To compare decision algos we need a formal utility measure for our purposes of comparison. Given any such formal utility measure, we could then easily define the optimal decision algorithm—it is whatever argmaxes that measure! EDT is simply that, for the very reasonable expected utiltiy metric.
Given that you receive the letter, paying is indeed evidence for not having termites and winning $999,000. EDT is elegant, but still can’t be correct in my view. I wish it were, and have attempted to “fix” it.
My take is this. Either you have the termite infestation, or you don’t.
Say you do. Then
being a “payer” means you never receive the letter, as both conditions are false. As you don’t receive the letter, you don’t actually pay, and lose the $1,000,000 in damages.
being a “non-payer” means you get the letter, and you don’t pay. You lose $1,000,000.
Say you don’t. Then
payer: you get the letter, pay $1,000. You lose $1,000.
non-payer: you don’t get the letter, and don’t pay $1,000. You lose nothing.
Being a payer has the same result when you do have the termites, but is worse when you don’t. So overall, it’s worse. Being a payer or a non-payer only influences whether or not you get the letter, and this view is more coherent with the intuition that you can’t possibly influence whether or not you have a termite infestation.
In your problem description you said you receive the letter:
Given that you did receive the letter, that eliminates 2 of the 4 possible worlds, and we are left with only (infested, dont_pay) and (uninfested, pay). Then the choice is obvious. EDT is correct here.
Obviously if you don’t receive the letter you have more options but then its not much of an interesting problem.
This intuition is actually false for perfect predictors. A perfect predictor could simulate your mind (along with everything else) perfectly, which is somewhat equivalent to time travel. Its not actual time travel of course; in these ‘perfect prediction’ scenarios your future (perfectly predicted) decisions have already effected your past.

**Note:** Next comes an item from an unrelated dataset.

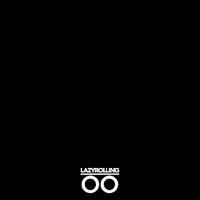 diy longboard GIF by LAZYROLLING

“In your problem description you said you receive the letter”
True, but the problem description also specifies subjunctive dependence between the agent and the predictor. When the predictor made her prediction the letter isn’t yet sent. So the agent’s decision influences whether or not she gets the letter.

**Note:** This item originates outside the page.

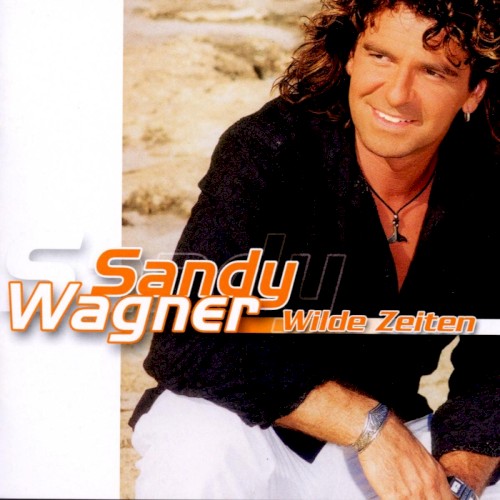 Wilde Zeiten
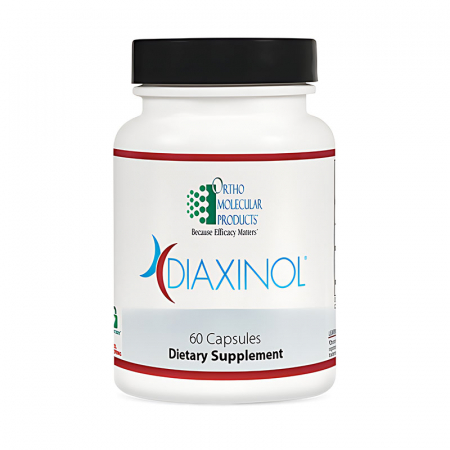 ORTHO:Diaxinol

“This intuition is actually false for perfect predictors.”
I agree (and have written extensively on the subject). But it’s the prediction the agent influences, not the presence of the termite infestation.
The payoff and optimal move naturally depends on the exact time of measurement. Before receiving any letter you can save $1000 by precomitting to not paying: but that is a move both FDT and EDT will make. But after receiving the letter (which you assumed) the optimal move is to pay the $1000 to save $1M. FDT from my understanding fails here as it retroactively precommits to not paying and thus loses $1M. So this is a good example of where EDT > FDT.

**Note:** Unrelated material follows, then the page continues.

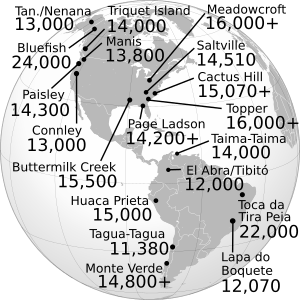 Pre-clovis-sites-of-the-americas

The only example i’ve seen so far where the retroactive precommitment of FDT actually could make sense is the specific variant 5 from here where we measure utility before the agent knows the rules or has observed anything. And even in that scenario FDT only has a net advantage if it is optimal to make the universal precommitmment everywhere. EDT can decide to do that: EDT->FDT is allowed, but FDT can never switch back. So in that sense EDT is ‘dominant’, or the question reduces to: is the universal precommitment of FDT a win on net across the multiverse? Which is far from clear.
The trick with FDT is that FDT agents never receive the letter and never pay. FDT payoff is p*(-1000000), where p is a probability of infestation. EDT payoff is p*(-1000000) + (1-p)*(-1000), which seems to me speaking for itself.
The problem clearly states:
So that is baked into the environment, it is a fact. The EDT payoff is maximal.